• **Te lezen tekst**:
Tussen partijen is niet in geschil dat het (visueel) vaststellen van de precieze ligging van de zinker in het onder water aanwezige bodemprofiel door middel van proefsleuven, zoals aanbevolen in de ‘Richtlijn zorgvuldig graafproces’ (CROW 250) niet mogelijk zou zijn geweest, zodat daarvoor een andere techniek zoals het aftasten met een prikstok gebruikt had moeten worden. Dit doet aan het navolgende niet toe of af.
4.6.
Uit handelingsprotocollen 15 t/m 18 van voormelde richtlijn volgt dat bij het niet aantreffen van een kabel of leiding wordt geadviseerd de netbeheerder om advies te vragen, zonodig het zoekgebied uit te breiden en vast te stellen dat de leiding of kabel zich niet binnen het graafgebied bevindt. Dit dient te worden aangemerkt als een ‘best practice-regel’. Als onbestreden staat tussen partijen immers vast dat deze richtlijn met het oog op de inwerkingtreding van de WION is vastgesteld door breed samengestelde commissies waarin beheerders van de openbare ruimte, grondroerders en leidingbeheerders waren vertegenwoordigd. De krachtens artikel 2 lid 2 WION op [gedaagde] rustende verplichting om de graafwerkzaamheden (baggerwerkzaamheden) op zorgvuldige wijze uit te voeren brengt mee dat zij deze best-practice-regel volgt. De in artikel 5 lid 2 BION neergelegde precisie-eis ontslaat haar, gelet op hetgeen onder 4.4 is overwogen, daar niet van. Het door [gedaagde] aangeboden bewijs van haar stelling dat de zinker niet zou zijn gelokaliseerd bij een onderzoek op grond van de protocollen – gezien in het licht van die precisie-eis – wordt daarom als niet relevant gepasseerd.
4.7.

• **Schriftelijke opdracht 1**: Wie zaten volgens de tekst over de zinker in de commissies die de richtlijn hebben vastgesteld?
• **Schriftelijke opdracht 2**: Schrijf het volgende stuk van de tekst over de zinker, vanaf punt 4.7.

• **Gegeven gegevens**:
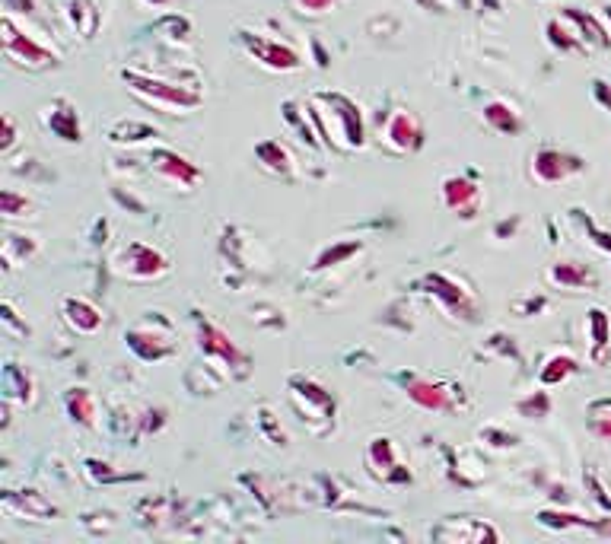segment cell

• **Uitkomst oefening 1**: Beheerders van de openbare ruimte, grondroerders en leidingbeheerders.

• **Uitkomst oefening 2**:
[gedaagde] heeft geen feiten of omstandigheden aangevoerd waaruit zou kunnen worden afgeleid dat de precieze ligging van de zinker niet zou zijn gevonden indien zij voormelde best-practice regel zou hebben gevolgd. Daarom is niet aannemelijk dat de zinker niet zou zijn beschadigd indien [gedaagde] artikel 2 lid 2 en 3 WION zou hebben nageleefd.
4.8.
Het door [gedaagde] aangevoerde feit dat de zinker volgens de KLIC-tekening niet van gesegmenteerde asbesthoudende cementenbuizen maar van staal zou zijn, doet aan het vorenstaande niet af. Nog daargelaten of [gedaagde] in verband met de afwijkende ligging van de zinker voor het overige op de juistheid van de KLIC-tekening mocht vertrouwen, past bij een zorgvuldige uitvoering van graafwerkzaamheden immers niet dat baggerspecie wordt bijeengebracht en een door een graafmachine wordt opgeschept op de plek waar de zinker ligt.
4.9.
Het vorenstaande leidt tot het oordeel dat [gedaagde] onrechtmatig jegens Evides heeft gehandeld en aansprakelijk is voor de schade die zij door de beschadiging van de zinker lijdt. Het beroep van [gedaagde] op eigen schuld van Evides op grond van de onjuistheid van de KLIC-tekening faalt, omdat vast staat dat [gedaagde] die tekening niet heeft geraadpleegd en de schade aan de zinker daarom niet (mede) het gevolg kan zijn van de onjuiste inhoud van die tekening.
De gevorderde verklaring voor recht (vordering sub 1) dient daarom te worden toegewezen.
4.10.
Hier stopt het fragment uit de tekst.